══ DATA FOR THIS TASK ══

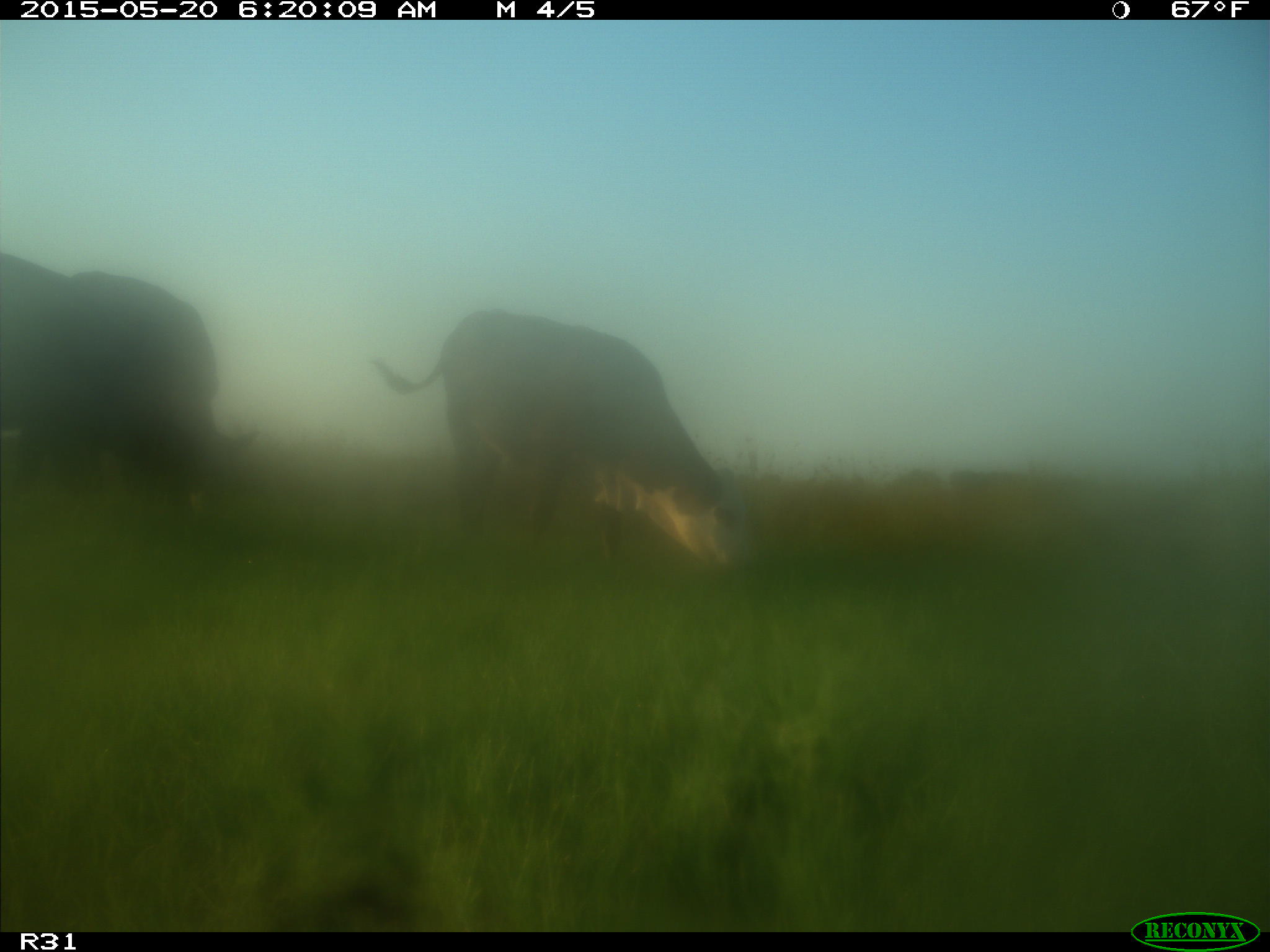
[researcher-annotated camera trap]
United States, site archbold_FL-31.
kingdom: Animalia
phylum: Chordata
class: Mammalia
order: Artiodactyla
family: Bovidae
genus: Bos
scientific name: Bos taurus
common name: domestic cow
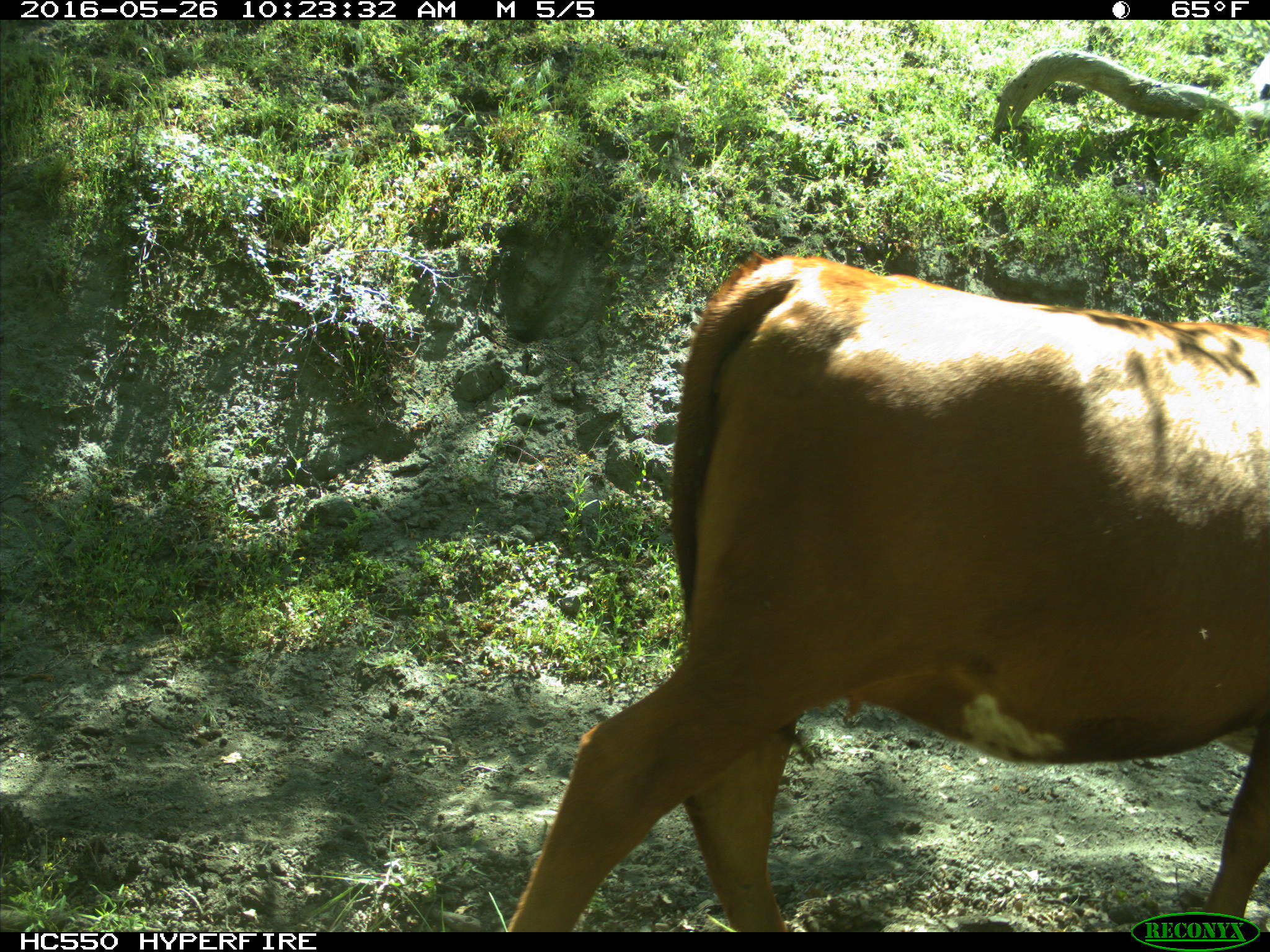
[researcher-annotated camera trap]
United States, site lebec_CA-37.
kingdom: Animalia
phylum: Chordata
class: Mammalia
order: Artiodactyla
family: Bovidae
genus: Bos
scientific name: Bos taurus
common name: domestic cow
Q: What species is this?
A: Bos taurus (domestic cow).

═══

PROBLEM DESCRIPTION: Reproduce the data exactly, please, and omit its pictures.

OUTPUT FOR THIS EXERCISE:
[researcher-annotated camera trap]
United States, site archbold_FL-31.
kingdom: Animalia
phylum: Chordata
class: Mammalia
order: Artiodactyla
family: Bovidae
genus: Bos
scientific name: Bos taurus
common name: domestic cow
[researcher-annotated camera trap]
United States, site lebec_CA-37.
kingdom: Animalia
phylum: Chordata
class: Mammalia
order: Artiodactyla
family: Bovidae
genus: Bos
scientific name: Bos taurus
common name: domestic cow
Q: What species is this?
A: Bos taurus (domestic cow).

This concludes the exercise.